Designed by the French engineer Brutus de Villeroi, who had constructed submersibles before the war in France and for private contract to carry out salvage duties, it was the first submersible to go into the American arsenal in nearly a century. She was about 47 feet long, with a beam of 4 feet 8 inches and height of 5 feet 6 inches. Made of iron with several watertight compartments, including an ‘air lock’ to allow a diver to swim out and attach the subs main armament, a limpet mine, to an unsuspecting vessel. Her original propulsion system was a series of sixteen hand powered paddles, pushed by her crew of 18 men. She earned the name “Alligator” from the greenish color of her metal frame, and the name stuck, not only in the presses, but in the navy.
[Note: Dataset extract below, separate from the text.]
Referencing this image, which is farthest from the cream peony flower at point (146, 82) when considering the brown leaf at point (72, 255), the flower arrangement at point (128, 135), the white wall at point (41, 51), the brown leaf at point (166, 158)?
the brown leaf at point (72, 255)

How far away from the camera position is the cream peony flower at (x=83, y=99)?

In her original testing in the summer of 1862, the vessel proved to be unsatisfactory, prompting observers to label it a failure, and she was returned to the naval yard. It was at this point Rear Admiral Francis Dupont intervened. Having observed the tests in 1862, he requested that further upgrades to the submersible be undertaken. In July of 1862 a hand-cranked screw propeller replaced the cumbersome oars, and increased Alligator’s speed to 4 knots. Six further months of upgrades and work was undertaken, but in March of 1863 she was tested again and, at invitation, President Lincoln was personally on hand to witness the testing. He was fascinated by the technology, and would personally recommend that not only should it be used, but that a sister ship be built, greatly pleasing de Villeroi and Dupont.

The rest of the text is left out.